The divine intellect is veiled in man; his animal brain alone philosophises. 1

In terms of Consciousness, Mind is a name given to the sum of the states of Consciousness grouped under Thought, Will, and Feeling.2 

In terms of Personality and Impersonality, HP Blavatsky distinguishes the animal mind from the higher indwelling Intelligence that ensouls it:

It is usually called the animal soul (the Nephesh of the Hebrew Kabbalists). It is the ray which emanates from the Higher Manas or permanent Ego, and is that “principle” which forms the human mind — in animals instinct . . . 3

. . . the higher Ego (Manas) itself is more or less dormant during the waking of the physical man. This is especially the case with persons of very materialistic mind. So dormant are the Spiritual faculties, because the Ego is so trammelled by matter, that It can hardly give all its attention to the man’s actions, even should the latter commit sins for which that Ego — when reunited with its lower Manas — will have to suffer conjointly in the future.4 

Blavatsky makes the difference between the animal soul of a living Man and his Spiritual Soul even more plain.

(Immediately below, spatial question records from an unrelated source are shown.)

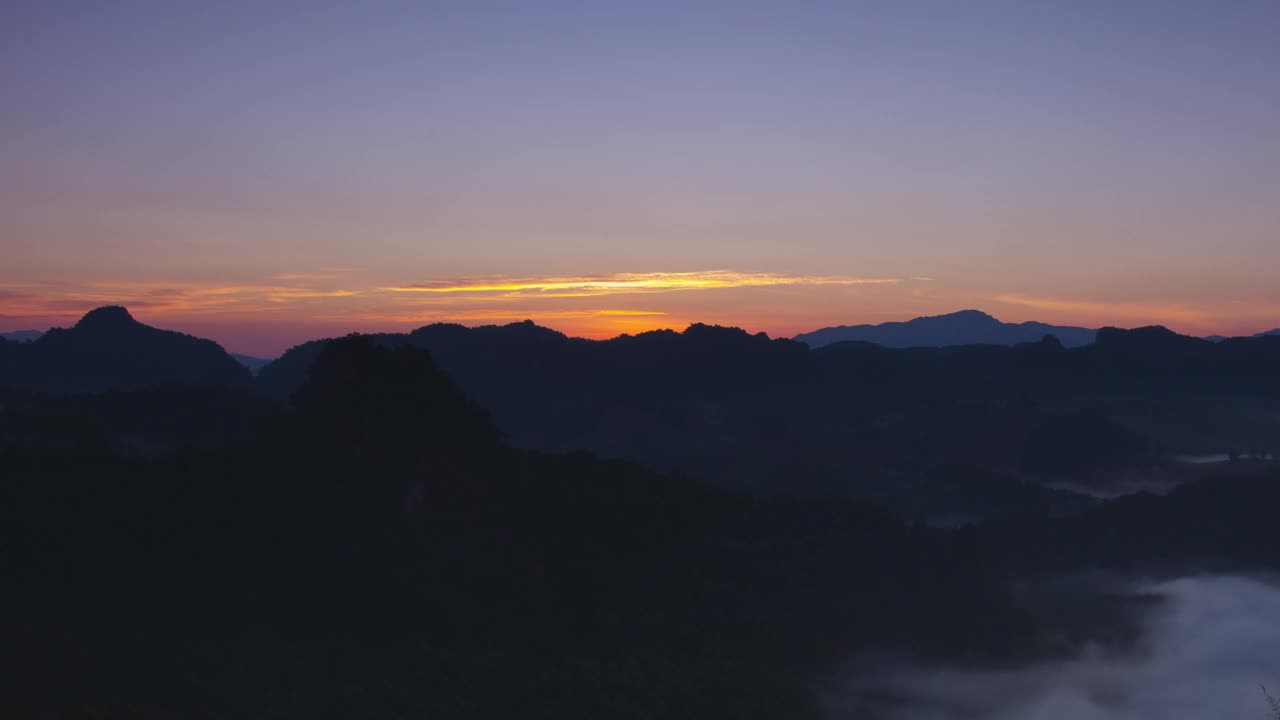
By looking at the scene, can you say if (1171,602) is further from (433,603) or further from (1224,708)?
(433,603)

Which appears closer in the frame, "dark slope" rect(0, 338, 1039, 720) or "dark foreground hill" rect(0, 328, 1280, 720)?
"dark slope" rect(0, 338, 1039, 720)

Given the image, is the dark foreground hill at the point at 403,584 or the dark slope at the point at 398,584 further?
the dark foreground hill at the point at 403,584

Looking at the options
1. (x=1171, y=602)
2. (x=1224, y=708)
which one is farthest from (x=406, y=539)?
(x=1171, y=602)

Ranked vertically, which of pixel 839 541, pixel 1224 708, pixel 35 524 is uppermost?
pixel 35 524

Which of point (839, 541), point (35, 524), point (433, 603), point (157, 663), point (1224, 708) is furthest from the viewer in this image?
point (1224, 708)

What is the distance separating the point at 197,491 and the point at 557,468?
43.1m

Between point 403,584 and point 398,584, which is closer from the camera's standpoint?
point 398,584

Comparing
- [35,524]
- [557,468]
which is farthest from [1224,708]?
[35,524]

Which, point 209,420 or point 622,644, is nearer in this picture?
point 622,644

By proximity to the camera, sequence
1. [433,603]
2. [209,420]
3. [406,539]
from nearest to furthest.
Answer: [433,603] < [406,539] < [209,420]

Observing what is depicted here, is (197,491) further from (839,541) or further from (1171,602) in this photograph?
(1171,602)

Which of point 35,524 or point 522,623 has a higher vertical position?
point 35,524

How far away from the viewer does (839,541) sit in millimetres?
134875

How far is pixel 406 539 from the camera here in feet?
302
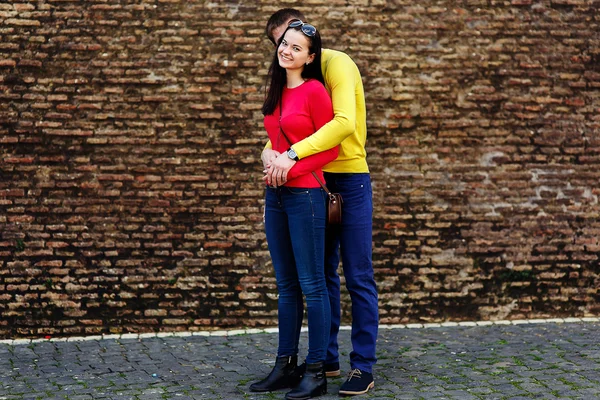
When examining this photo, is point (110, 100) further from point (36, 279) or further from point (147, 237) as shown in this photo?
point (36, 279)

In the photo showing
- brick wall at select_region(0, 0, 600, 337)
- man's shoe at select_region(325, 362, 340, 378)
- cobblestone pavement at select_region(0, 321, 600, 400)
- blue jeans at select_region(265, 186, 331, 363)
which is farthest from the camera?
brick wall at select_region(0, 0, 600, 337)

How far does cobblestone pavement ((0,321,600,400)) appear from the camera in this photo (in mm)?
4996

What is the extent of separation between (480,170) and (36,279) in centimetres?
381

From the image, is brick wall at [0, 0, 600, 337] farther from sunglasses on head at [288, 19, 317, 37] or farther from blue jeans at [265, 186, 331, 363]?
sunglasses on head at [288, 19, 317, 37]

She says that those followers of the Delphic injunction who “have cognised life in their inner selves, those who have studied it thoroughly in themselves, before attempting to trace and analyze its reflection in their outer shells,”

. . . they have ascertained that 
(1) the seemingly living mechanism called physical man, is but the fuel, the material, upon which life feeds, in order to manifest itself; and that 
(2) thereby the inner man receives as his wage and reward the possibility of accumulating additional experiences of the terrestrial illusions called lives.5

And what keeps us apart from the Oneness in Otherness, Manyness, and Loneliness — so preoccupied with ourselves that we became deaf to the cries of others? It is this animal stuff, the so-called human nature. It inflames vice, incites vengeance, waxes stronger with every sigh of the soul. And because it is we who permitted its self-gratification and unchecked passions in the first place, only we can put an end to its despotism and self-aggrandisement.

The WISE ONES heed not the sweet-tongued voices of illusion.1 

No mind nurtured in self-adulation and self-exaltation over long kalpas can possibly master itself. How could it? That is why it has to be slain. Coaxing it is futile: rather than giving up gracefully, it is indefatigable in generating excuses to stave off its execution, like “charity begins at home” and alibis like Macavity, the mystery cat,2 faster than its sophistry can justify the evasion.